BEGIN SELECTED EXTRACT

Details
Description
Hi Folks,
If I set a receive block to 1 message and in turn try to send to a destination from multiple messengers on different threads, it seems to cause a deadlock in send / recv. I have attached a small example which recreates this:
This is the output we expect this application to produce:
Starting qpidListenerThread...
Waiting on data to come into pn_messenger_recv...
Data received by pn_messenger_recv...
Message received with subject: 'MESSAGE FROM MAIN THREAD'
Moving back to pn_messenger_recv
Waiting on data to come into pn_messenger_recv...
Starting qpidSenderThread...
Finished with qpidSenderThread...
Data received by pn_messenger_recv...
Message received with subject: 'MESSAGE FROM PTHREAD'
Moving back to pn_messenger_recv
Waiting on data to come into pn_messenger_recv...
This is what actually gets produced (note the second message is never received)
Starting qpidListenerThread...
Waiting on data to come into pn_messenger_recv...
Data received by pn_messenger_recv...
Message received with subject: 'MESSAGE FROM MAIN THREAD'
Moving back to pn_messenger_recv
Waiting on data to come into pn_messenger_recv...
Starting qpidSenderThread...
Which deadlocks with the following backtrace:
(gdb) thread apply all bt
Thread 3 (Thread 0xb77c9b70 (LWP 9431)):
#0 0x00cc8424 in __kernel_vsyscall ()
#1 0x0021cca6 in poll () from /lib/libc.so.6
#2 0x00c0f9fa in pn_driver_wait_2 ()
from /home/fquinn/lib/qpid-proton-0.5/lib/libqpid-proton.so.2
#3 0x00c0fd9f in pn_driver_wait ()

END SELECTED EXTRACT
BEGIN GIVEN ENTRIES

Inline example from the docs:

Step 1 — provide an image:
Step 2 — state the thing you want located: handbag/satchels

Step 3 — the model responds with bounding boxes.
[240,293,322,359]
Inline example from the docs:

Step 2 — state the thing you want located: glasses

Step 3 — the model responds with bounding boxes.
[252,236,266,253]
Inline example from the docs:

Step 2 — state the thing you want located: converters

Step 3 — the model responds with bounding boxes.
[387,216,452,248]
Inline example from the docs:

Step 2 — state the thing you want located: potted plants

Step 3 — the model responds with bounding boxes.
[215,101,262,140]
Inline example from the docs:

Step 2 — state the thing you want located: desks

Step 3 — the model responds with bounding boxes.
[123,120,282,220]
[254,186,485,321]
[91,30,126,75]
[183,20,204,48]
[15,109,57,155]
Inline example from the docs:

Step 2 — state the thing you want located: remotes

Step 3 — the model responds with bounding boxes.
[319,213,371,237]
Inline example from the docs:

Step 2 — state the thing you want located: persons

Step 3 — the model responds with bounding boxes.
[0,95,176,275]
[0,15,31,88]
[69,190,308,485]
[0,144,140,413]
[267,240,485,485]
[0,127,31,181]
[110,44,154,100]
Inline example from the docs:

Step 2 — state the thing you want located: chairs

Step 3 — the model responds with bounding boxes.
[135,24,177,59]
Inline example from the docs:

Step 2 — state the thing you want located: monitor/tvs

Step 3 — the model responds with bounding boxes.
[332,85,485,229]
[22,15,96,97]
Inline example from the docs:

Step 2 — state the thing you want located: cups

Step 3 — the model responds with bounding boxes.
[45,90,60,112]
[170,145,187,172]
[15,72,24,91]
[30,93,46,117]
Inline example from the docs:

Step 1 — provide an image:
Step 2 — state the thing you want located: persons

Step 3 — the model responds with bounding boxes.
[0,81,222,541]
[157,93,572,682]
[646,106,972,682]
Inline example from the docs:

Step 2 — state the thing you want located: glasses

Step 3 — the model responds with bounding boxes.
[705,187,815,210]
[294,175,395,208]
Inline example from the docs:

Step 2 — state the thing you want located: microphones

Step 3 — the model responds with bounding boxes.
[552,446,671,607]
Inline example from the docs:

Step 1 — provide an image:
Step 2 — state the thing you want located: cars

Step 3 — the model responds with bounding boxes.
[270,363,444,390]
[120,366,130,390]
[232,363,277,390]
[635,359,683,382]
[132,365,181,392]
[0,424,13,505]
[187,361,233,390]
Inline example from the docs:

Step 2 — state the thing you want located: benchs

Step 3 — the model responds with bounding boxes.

END GIVEN ENTRIES

• SET PROBLEM 1: In the messenger deadlock report, reproduce the part that opens with the words containing "This is what" and closes with "in pn_driver_wait_2 ()".
• SET PROBLEM 2:
Answer these from the messenger deadlock report:
(a) How many messages is the receive block set to?
(b) What subject does the second message in the expected output carry?
(c) Which function is listed at frame #1 of Thread 3 in the backtrace?
• SET PROBLEM 3: Write what comes next in the messenger deadlock report, picking up after its final line.
The data plays no part in what comes next.

• FINAL RESULT 1:
This is what actually gets produced (note the second message is never received)
Starting qpidListenerThread...
Waiting on data to come into pn_messenger_recv...
Data received by pn_messenger_recv...
Message received with subject: 'MESSAGE FROM MAIN THREAD'
Moving back to pn_messenger_recv
Waiting on data to come into pn_messenger_recv...
Starting qpidSenderThread...
Which deadlocks with the following backtrace:
(gdb) thread apply all bt
Thread 3 (Thread 0xb77c9b70 (LWP 9431)):
#0 0x00cc8424 in __kernel_vsyscall ()
#1 0x0021cca6 in poll () from /lib/libc.so.6
#2 0x00c0f9fa in pn_driver_wait_2 ()

• FINAL RESULT 2:
(a) 1 message.
(b) 'MESSAGE FROM PTHREAD'.
(c) poll (), from /lib/libc.so.6.

• FINAL RESULT 3:
from /home/fquinn/lib/qpid-proton-0.5/lib/libqpid-proton.so.2
#4 0x00c0a4d1 in pn_messenger_tsync ()
from /home/fquinn/lib/qpid-proton-0.5/lib/libqpid-proton.so.2
#5 0x00c0a7bc in pn_messenger_sync ()
from /home/fquinn/lib/qpid-proton-0.5/lib/libqpid-proton.so.2
#6 0x00c0c27a in pn_messenger_recv ()
from /home/fquinn/lib/qpid-proton-0.5/lib/libqpid-proton.so.2
#7 0x08048953 in qpidListenerThread ()
#8 0x00355a49 in start_thread () from /lib/libpthread.so.0
#9 0x00227aee in clone () from /lib/libc.so.6
Thread 2 (Thread 0xb6dc8b70 (LWP 9432)):
#0 0x00cc8424 in __kernel_vsyscall ()
#1 0x0021cca6 in poll () from /lib/libc.so.6
#2 0x00c0f9fa in pn_driver_wait_2 ()
from /home/fquinn/lib/qpid-proton-0.5/lib/libqpid-proton.so.2
#3 0x00c0fd9f in pn_driver_wait ()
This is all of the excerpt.